The minister-designate appeared before the committee on Thursday 25 March 2021 for four hours and for another four on Friday 26 March 2021, the only minister-nominee of President Akufo-Addo’s second-term government to have been vetted for two days.
The appointments committee during the vetting sessions requested of the Finance Minister-designate, to provide clarification on some four issues.
What they wanted
The committee asked the Finance Minister-designate to assist them with further and better particulars on the engagement of an international consulting firm, Mckinsey Group, by the Ghana Revenue Authority (GRA), who were paid about US$18.5 million to boost their revenue collection drive.
Also, the Appointments Committee raised some concerns about a number of directors who were appointed to serve in various capacities in the public sector who previously held positions at Databank, a mutual funds and investment company co-founded by Ofori-Atta over 30 years ago.
Further, the appointments committee indicated that they will require an additional explanation from the Finance Minister-designate on issues raised by the Public Interest and Accountability Committee (PIAC) accusing the Ministry of Finance of failing to provide it with information on how the government spent the country’s oil revenue under the ABFA for four straight years and also on the utilization of petroleum receipts under PIAC.
Furthermore, the committee also requested the nominee to provide them with the deals on claims that the Public Procurement Authority (PPA) has saved the State GHC2.75 billion from January 2017 to July 2019.
Sources at the Finance Ministry have confirmed that the clarification requested by the Appointments Committee has been prepared and would be forwarded to the committee Monday 29 March 2021 ahead of the final confirmation of the nomination of the nominee by Parliament.
Ofori-Atta during his vetting identified revenue mobilization under property rates, addressing levels of tax exemption, and digitization of tax administration and collection as three key areas he will focus on should he get the nod from Parliament.
These three thematic areas, according to Ofori-Atta, will help push the current low tax-to-Gross Domestic Product (GDP) ratio of about 12.5% to the proposed tax-to-GDP ratio of at least 17% in a bid to moving Ghana Beyond Aid.
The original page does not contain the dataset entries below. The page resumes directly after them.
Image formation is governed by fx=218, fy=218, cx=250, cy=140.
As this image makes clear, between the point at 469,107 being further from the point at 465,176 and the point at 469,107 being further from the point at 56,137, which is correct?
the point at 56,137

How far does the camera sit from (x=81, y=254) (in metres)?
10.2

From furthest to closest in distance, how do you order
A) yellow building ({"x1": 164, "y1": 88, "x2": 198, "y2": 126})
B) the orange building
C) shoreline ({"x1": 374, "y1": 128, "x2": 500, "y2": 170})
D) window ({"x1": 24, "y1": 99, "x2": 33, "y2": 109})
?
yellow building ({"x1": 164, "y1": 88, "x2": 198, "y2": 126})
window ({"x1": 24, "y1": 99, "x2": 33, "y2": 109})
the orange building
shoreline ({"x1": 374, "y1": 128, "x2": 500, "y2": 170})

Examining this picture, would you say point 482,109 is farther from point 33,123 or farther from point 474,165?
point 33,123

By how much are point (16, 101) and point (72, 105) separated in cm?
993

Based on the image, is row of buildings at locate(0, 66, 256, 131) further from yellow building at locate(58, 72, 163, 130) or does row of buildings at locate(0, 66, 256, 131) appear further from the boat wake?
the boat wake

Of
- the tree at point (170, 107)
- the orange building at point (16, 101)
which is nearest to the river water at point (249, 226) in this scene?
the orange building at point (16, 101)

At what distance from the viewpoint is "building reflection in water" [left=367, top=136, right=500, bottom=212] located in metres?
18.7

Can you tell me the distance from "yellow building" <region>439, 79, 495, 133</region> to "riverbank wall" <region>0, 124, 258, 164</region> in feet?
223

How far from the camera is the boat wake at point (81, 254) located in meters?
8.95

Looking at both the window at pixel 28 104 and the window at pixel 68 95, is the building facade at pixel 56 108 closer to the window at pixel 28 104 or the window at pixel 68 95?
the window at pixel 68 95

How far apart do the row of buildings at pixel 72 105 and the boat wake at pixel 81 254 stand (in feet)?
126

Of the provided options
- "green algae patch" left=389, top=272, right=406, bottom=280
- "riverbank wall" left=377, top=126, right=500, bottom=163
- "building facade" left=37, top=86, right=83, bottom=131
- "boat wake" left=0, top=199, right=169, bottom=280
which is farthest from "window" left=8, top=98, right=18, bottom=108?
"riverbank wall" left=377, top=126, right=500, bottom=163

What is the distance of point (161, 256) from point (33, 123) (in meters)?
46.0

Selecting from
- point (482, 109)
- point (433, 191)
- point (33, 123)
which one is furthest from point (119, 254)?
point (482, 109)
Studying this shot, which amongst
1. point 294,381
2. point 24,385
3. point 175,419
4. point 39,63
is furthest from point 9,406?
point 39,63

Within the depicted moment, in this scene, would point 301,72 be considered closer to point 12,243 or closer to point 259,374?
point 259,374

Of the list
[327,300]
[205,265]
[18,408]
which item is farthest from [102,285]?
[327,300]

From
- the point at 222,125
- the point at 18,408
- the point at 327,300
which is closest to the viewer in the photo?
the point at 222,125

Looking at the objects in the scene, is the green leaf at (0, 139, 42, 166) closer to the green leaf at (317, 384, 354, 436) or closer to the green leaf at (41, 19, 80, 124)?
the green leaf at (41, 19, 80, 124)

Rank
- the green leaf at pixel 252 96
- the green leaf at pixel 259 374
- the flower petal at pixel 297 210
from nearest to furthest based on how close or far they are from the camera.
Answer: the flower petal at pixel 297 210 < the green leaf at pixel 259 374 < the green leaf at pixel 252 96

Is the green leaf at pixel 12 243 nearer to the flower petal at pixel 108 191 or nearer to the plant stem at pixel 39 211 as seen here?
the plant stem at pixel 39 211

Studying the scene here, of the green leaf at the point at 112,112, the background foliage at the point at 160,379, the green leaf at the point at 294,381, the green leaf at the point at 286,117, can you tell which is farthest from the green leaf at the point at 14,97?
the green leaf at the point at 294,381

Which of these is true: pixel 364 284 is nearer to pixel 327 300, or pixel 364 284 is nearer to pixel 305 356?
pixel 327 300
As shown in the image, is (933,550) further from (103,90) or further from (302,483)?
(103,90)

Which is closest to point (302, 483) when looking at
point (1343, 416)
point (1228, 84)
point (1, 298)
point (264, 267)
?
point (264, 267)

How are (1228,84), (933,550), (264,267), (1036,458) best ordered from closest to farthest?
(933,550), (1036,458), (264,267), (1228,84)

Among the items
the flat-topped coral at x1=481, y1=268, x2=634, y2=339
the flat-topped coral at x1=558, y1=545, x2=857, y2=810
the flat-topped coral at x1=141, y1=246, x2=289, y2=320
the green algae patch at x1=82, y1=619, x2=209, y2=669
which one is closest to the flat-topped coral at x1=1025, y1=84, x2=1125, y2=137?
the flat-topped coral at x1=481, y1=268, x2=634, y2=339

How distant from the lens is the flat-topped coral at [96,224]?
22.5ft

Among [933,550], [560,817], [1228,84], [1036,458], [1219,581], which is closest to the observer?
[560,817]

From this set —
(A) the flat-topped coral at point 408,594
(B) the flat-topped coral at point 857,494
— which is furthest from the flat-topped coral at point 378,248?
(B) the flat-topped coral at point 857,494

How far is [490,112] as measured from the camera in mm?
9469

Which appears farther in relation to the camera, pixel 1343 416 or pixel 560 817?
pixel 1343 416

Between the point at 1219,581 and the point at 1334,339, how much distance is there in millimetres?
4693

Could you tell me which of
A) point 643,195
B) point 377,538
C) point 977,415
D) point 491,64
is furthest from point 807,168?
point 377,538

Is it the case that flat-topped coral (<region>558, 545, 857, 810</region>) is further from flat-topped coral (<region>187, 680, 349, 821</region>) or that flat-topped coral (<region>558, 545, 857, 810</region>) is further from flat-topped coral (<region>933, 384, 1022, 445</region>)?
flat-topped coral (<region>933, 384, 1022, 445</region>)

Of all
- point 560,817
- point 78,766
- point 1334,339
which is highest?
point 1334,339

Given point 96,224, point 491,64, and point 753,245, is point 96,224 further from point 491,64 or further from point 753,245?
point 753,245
He described the 2021 budget statement “as a battle cry” for all Ghanaians “to share the burden” that the COVID-19 pandemic has placed on us as a nation. He again noted that aside from the need to burden share, the country must also not lose sight of the fact that the 2021 budget seeks to complete at least 8,700 projects as the government’s way of bringing finality to the culture of not completing projects previously done with taxpayers’ monies.
“Consolidation is important for us because the macroeconomic indicators have been stable, and clearly what we did in the past three-and-half years was what was able to support us in 2020 when the pandemic hit,” Ofori-Atta said.
Ofori-Atta stated that a critical analysis of the taxes abolished during the first term of the Akufo-Addo administration showed that in net terms, taxpayers are better off now than under the previous John Mahama-led National Democratic Congress (NDC) administration.
“When you look at the taxes we abolished, reduction in electricity and what we have done during this COVID-19 era, clearly, on a net basis, we have not really hurt the Ghanaian taxpayer, if you compare us to the previous government,” he stressed.
He appealed to Ghanaians to embrace the call of sharing the financial burden of the state and be assured that the government is still committed to moving the economy from a taxation-driven one to a production-based economy.